I am using NAudio to attempt to convert Linear16 PCM wav files that come out of a 3rd party Text-To-Speech API to G711 8-bit 8-khz MULAW that will work as a telephony prompt. Using techniques found in the library authors documentation and some stack overflow posts and specifically following suggestion to do a 2 step conversion.
dynamic foo = JsonConvert.DeserializeObject<dynamic>(result);
byte[] decoded = Convert.FromBase64String(foo.audioContent.ToString());
WaveFormat newFormat = new WaveFormat(8000, 16, 1);
WaveFormat mulaw = WaveFormat.CreateMuLawFormat(8000, 1);
using (MemoryStream mem = new MemoryStream(decoded))
using (WaveFileReader reader = new WaveFileReader(mem))
using (var conversionStream = new WaveFormatConversionStream(newFormat, reader))

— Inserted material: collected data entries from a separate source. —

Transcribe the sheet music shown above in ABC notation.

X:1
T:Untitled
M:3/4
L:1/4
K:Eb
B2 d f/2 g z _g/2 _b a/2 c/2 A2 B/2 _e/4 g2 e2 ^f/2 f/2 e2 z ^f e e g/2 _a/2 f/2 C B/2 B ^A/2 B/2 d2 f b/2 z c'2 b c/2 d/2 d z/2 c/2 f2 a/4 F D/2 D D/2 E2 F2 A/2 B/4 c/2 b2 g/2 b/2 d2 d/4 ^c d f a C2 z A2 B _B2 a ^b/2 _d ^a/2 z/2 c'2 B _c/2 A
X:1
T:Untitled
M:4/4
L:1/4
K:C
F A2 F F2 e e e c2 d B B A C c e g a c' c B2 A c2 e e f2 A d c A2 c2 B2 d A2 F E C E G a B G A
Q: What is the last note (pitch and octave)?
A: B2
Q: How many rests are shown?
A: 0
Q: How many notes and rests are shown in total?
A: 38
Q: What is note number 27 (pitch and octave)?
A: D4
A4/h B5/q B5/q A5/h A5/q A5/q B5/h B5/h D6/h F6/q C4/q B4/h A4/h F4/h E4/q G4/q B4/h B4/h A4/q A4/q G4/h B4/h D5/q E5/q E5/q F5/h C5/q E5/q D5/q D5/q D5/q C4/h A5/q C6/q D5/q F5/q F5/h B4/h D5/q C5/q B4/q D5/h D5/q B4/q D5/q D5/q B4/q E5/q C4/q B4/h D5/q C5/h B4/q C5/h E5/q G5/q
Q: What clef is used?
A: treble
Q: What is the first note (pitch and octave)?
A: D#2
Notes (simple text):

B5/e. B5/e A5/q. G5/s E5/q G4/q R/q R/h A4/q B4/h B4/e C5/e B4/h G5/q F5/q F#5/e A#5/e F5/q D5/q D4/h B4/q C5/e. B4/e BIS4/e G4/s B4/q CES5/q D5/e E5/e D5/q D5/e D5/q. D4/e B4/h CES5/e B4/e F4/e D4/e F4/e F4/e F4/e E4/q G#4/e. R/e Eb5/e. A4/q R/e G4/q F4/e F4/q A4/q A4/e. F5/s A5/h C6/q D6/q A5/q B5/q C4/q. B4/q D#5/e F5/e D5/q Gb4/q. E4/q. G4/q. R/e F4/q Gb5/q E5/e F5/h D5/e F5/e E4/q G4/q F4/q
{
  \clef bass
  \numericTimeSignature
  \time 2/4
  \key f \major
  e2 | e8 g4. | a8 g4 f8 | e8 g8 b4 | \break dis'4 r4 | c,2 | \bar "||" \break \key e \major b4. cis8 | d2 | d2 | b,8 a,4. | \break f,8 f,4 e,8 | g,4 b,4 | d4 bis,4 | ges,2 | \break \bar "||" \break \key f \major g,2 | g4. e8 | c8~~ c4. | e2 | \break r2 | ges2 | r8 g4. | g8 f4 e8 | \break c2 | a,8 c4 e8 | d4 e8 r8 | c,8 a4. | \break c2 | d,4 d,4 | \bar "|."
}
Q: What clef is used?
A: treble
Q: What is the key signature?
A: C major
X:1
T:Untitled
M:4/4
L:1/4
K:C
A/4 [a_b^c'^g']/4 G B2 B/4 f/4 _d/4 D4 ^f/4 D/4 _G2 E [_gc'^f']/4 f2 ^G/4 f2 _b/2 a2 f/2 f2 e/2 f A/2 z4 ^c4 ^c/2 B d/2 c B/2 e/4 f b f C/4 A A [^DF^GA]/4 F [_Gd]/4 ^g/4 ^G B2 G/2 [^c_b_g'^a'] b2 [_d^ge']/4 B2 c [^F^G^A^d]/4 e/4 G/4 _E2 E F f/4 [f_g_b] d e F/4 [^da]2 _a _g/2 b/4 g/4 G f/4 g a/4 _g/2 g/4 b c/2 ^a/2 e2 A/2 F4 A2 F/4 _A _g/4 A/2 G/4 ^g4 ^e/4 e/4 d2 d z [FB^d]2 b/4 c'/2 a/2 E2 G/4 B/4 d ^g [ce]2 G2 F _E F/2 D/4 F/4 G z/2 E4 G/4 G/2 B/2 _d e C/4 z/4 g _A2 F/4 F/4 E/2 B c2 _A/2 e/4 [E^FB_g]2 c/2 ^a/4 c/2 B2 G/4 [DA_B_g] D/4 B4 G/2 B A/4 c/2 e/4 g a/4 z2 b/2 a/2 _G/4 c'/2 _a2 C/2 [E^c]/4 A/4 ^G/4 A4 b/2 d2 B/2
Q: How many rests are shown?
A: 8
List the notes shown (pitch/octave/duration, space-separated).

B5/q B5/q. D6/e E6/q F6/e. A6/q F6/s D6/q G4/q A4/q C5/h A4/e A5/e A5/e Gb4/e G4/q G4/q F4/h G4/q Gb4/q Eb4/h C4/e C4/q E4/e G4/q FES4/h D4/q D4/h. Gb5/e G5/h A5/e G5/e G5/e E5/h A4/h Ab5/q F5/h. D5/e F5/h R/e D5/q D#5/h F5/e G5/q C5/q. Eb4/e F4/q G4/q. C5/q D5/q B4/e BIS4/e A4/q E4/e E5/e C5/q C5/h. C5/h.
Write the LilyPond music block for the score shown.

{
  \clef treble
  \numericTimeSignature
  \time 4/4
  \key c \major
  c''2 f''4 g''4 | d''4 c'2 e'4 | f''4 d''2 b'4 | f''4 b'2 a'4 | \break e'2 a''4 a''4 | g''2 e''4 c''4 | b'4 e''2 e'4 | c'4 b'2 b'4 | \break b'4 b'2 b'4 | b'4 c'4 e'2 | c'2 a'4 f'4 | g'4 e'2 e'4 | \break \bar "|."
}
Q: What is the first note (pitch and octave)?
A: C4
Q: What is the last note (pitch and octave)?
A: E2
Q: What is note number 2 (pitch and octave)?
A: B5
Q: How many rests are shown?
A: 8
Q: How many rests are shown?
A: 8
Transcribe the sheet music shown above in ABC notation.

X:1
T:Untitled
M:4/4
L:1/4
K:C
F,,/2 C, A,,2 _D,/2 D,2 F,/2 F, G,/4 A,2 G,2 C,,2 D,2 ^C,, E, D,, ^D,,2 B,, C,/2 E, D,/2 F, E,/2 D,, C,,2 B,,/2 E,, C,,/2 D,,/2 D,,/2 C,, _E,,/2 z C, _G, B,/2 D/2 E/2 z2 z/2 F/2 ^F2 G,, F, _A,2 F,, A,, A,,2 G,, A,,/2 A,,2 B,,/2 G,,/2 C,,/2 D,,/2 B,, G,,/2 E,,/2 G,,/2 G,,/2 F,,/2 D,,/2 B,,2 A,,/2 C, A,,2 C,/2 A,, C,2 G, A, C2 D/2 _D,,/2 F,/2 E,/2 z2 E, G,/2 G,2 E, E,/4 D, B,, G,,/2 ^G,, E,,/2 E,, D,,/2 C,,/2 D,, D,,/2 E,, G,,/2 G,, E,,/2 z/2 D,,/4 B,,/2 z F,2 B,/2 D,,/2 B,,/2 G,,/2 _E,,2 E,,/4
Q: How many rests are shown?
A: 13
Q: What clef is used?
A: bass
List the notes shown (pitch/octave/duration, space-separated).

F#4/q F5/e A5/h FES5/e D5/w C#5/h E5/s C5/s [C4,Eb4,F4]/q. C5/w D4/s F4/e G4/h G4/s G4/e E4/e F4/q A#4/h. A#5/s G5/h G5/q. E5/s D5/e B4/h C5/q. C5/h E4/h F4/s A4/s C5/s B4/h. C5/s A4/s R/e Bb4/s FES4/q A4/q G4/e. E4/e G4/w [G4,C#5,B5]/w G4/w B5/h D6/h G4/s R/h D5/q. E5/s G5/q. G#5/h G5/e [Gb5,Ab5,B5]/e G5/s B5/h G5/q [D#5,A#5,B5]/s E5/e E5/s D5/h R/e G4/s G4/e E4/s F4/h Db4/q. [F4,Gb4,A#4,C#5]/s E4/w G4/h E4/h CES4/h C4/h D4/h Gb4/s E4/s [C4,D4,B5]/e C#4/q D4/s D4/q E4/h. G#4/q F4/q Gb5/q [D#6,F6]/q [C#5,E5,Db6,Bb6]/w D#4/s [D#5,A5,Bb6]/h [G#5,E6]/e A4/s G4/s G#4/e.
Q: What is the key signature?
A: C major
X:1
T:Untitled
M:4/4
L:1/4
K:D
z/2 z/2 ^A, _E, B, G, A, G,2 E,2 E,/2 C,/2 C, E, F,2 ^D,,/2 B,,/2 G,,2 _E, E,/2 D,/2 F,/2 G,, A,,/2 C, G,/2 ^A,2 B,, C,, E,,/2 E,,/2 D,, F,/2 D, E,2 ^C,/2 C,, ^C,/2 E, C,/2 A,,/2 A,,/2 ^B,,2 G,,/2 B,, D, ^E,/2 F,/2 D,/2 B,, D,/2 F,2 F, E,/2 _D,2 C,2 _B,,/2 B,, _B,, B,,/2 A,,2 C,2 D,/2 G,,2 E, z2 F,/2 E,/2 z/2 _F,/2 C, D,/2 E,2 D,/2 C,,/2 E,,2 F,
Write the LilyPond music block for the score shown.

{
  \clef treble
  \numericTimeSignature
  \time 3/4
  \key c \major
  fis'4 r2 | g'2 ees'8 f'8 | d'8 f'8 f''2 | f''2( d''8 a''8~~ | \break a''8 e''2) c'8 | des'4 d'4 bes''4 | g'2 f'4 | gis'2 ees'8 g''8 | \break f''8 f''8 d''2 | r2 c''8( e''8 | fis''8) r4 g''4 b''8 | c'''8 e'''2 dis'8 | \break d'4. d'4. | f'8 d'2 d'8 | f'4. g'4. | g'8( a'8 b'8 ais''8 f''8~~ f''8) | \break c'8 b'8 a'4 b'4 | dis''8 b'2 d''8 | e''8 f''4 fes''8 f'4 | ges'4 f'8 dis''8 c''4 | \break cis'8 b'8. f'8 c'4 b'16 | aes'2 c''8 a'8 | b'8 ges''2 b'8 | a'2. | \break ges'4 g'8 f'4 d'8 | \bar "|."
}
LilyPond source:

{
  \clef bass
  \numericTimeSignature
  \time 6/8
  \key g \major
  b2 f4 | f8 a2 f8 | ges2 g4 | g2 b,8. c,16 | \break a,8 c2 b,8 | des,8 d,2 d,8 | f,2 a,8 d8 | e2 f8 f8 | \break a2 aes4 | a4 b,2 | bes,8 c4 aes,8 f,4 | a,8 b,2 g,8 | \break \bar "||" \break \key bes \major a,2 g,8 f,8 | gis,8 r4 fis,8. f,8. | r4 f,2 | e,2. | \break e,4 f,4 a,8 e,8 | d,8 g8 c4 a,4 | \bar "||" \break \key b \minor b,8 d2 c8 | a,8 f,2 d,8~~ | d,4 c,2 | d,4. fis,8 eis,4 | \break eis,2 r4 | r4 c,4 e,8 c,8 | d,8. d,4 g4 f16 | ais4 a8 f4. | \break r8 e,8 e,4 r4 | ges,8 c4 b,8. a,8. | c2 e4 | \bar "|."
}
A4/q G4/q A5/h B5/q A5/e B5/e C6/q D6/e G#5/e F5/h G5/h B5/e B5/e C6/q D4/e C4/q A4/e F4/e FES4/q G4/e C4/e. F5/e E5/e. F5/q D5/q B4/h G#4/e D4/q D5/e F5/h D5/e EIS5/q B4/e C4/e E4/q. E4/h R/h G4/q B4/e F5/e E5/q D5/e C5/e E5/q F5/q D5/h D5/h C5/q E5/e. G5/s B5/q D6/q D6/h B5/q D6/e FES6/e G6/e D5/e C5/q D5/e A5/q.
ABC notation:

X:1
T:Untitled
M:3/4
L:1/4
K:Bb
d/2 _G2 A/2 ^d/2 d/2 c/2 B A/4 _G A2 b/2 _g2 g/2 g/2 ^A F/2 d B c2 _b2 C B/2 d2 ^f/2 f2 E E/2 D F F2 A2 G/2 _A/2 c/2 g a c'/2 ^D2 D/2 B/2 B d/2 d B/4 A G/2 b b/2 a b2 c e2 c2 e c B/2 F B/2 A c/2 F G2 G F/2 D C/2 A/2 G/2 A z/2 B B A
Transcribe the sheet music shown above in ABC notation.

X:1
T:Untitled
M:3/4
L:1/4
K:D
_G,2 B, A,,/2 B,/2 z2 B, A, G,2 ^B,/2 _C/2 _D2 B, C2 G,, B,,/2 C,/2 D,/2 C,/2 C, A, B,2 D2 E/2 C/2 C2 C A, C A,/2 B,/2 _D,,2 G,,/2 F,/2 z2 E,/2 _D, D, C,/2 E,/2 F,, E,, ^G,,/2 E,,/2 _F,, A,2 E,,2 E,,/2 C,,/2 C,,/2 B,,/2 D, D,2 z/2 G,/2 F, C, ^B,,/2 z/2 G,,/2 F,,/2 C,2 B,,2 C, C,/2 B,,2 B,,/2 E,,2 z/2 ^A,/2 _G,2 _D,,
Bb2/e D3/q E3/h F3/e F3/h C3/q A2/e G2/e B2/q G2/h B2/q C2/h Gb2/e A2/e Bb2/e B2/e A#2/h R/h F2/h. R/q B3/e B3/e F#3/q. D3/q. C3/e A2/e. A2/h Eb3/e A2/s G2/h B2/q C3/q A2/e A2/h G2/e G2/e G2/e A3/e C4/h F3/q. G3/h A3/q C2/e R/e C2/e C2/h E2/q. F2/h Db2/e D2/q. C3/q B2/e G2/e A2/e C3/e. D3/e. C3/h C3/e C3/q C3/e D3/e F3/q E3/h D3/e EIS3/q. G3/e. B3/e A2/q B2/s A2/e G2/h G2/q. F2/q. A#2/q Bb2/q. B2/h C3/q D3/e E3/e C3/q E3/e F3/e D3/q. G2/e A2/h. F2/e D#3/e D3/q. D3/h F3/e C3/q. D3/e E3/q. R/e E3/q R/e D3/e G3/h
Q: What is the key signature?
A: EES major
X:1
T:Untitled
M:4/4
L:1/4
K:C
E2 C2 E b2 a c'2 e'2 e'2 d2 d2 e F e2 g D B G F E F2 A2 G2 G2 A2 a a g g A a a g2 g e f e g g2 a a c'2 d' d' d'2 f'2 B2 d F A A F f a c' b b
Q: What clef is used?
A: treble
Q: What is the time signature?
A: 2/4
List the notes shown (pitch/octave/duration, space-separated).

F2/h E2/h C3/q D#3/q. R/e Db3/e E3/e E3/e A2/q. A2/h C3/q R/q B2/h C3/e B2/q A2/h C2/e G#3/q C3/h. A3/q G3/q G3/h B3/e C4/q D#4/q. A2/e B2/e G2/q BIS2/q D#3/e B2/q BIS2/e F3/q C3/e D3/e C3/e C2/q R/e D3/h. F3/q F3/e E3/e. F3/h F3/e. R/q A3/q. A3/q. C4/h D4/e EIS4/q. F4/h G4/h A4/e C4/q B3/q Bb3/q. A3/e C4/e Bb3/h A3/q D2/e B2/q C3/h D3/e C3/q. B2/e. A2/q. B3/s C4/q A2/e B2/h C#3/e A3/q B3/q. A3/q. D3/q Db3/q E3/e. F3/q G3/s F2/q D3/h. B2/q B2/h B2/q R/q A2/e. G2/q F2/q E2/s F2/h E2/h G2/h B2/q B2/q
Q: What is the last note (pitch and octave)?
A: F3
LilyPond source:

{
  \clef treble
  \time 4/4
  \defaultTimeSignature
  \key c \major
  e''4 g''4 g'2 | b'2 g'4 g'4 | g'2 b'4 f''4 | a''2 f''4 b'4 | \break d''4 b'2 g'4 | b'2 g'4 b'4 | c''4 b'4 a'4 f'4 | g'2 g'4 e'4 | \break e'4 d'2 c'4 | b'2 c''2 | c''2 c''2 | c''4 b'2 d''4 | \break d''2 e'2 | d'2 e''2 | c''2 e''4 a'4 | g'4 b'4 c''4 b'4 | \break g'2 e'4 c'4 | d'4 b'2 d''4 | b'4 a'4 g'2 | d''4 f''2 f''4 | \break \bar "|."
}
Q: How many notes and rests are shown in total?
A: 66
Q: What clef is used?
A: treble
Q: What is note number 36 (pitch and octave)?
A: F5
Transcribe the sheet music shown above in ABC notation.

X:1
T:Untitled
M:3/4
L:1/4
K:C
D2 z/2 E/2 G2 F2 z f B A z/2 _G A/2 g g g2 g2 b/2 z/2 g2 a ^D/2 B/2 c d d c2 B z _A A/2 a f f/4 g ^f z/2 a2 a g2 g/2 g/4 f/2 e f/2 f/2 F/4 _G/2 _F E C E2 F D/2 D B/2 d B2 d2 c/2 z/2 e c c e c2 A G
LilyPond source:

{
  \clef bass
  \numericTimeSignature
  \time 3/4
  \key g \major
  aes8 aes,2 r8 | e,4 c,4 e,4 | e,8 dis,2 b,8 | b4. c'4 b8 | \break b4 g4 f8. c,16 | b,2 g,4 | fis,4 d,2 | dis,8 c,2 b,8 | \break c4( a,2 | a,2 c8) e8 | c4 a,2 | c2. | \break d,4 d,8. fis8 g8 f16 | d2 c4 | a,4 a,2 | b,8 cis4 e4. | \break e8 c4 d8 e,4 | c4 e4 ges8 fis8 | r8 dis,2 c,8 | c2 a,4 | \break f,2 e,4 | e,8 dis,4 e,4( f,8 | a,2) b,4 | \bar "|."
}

using (var convStream2 = new WaveFormatConversionStream(mulaw, conversionStream))
{
WaveFileWriter.CreateWaveFile("voiceprompt_downsample_8bit-8khz.wav", convStream2);
File.WriteAllBytes("voiceprompt_raw.wav", decoded);
}
Unfortunately the resulting audio quality of the converted file is pretty degraded (which is to be expected to a degree). However if I take the exact same source file that I am running through the code above and submit it to the converter at g711.org and select the "BroadWorks Classic (8Khz, Mono, u-law)" option the resulting audio sounds much better (especially note that it is not clipping/crushing the S's in words like "access" and "password" in some of our prompts).
I have confirmed that both audio files (the one I convert with NAudio and the one I generated using g711.org) play fine as prompts through our telephony system.
Wondering if anyone out there with NAudio experience has any suggestions about what I can do differently in NAudio to get the output quality of the converted file to match what I am getting out of the g711.org site?